**Source text:**
— start —

To lend context to this story, the enclosure I used to keep the P. laevis in had formerly been the enclosure for a 1:1 pair of Acladocricus sp. “Philippine Blue” millipedes. Unfortunately the female I believe died early on, and the male I transferred over to another enclosure. The enclosure sat empty of specimens for a while, although I retained the substrate, until I purchased the P. laevis. Needless to say they didn’t do well, so I moved them to a different enclosure. As stated above, I did find P. laevis babies however in the enclosure a few months later, leading to the discovery of the mystery millipede…

It doesn’t look like an Acladocricus sp. baby, but considering that that was the only millipede species kept in the enclosure, it seems that it has to be. The 1:1 pair never made it to maturity together however…

A true conundrum!

This ends our regularly scheduled “Isopods and Myriapods” segment. Now we turn to our spin-off program, “Insects Among Us”.

— end —

**Jobs:**
1. Answer these from the millipede text:
(a) Which millipedes were kept as a 1:1 pair in the enclosure before the P. laevis?
(b) What did the writer keep in the enclosure while it sat empty of specimens?
(c) What is the spin-off program called?
2. Duplicate everything in the millipede text from "It doesn’t look" down to "A true conundrum!".
Work only from the millipede text, with no outside knowledge.

**Material provided:**
— start —

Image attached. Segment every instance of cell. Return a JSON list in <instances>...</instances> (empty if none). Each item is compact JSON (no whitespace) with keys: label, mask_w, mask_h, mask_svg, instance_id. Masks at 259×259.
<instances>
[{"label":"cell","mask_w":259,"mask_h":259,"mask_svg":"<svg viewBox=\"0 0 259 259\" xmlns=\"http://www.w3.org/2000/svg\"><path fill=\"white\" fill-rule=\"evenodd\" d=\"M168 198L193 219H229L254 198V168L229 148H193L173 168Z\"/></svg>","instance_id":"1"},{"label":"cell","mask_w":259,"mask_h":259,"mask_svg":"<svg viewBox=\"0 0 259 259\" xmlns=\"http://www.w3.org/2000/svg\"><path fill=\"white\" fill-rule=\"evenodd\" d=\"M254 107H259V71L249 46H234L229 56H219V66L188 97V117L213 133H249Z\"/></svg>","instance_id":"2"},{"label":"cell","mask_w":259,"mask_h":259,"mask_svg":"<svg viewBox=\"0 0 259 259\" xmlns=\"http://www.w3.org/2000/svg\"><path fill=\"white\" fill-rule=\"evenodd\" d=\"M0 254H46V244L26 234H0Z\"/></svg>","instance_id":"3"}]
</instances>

— end —

**Full solutions:**
1.
(a) Acladocricus sp. "Philippine Blue" millipedes.
(b) The substrate.
(c) "Insects Among Us."

2.
It doesn’t look like an Acladocricus sp. baby, but considering that that was the only millipede species kept in the enclosure, it seems that it has to be. The 1:1 pair never made it to maturity together however…

A true conundrum!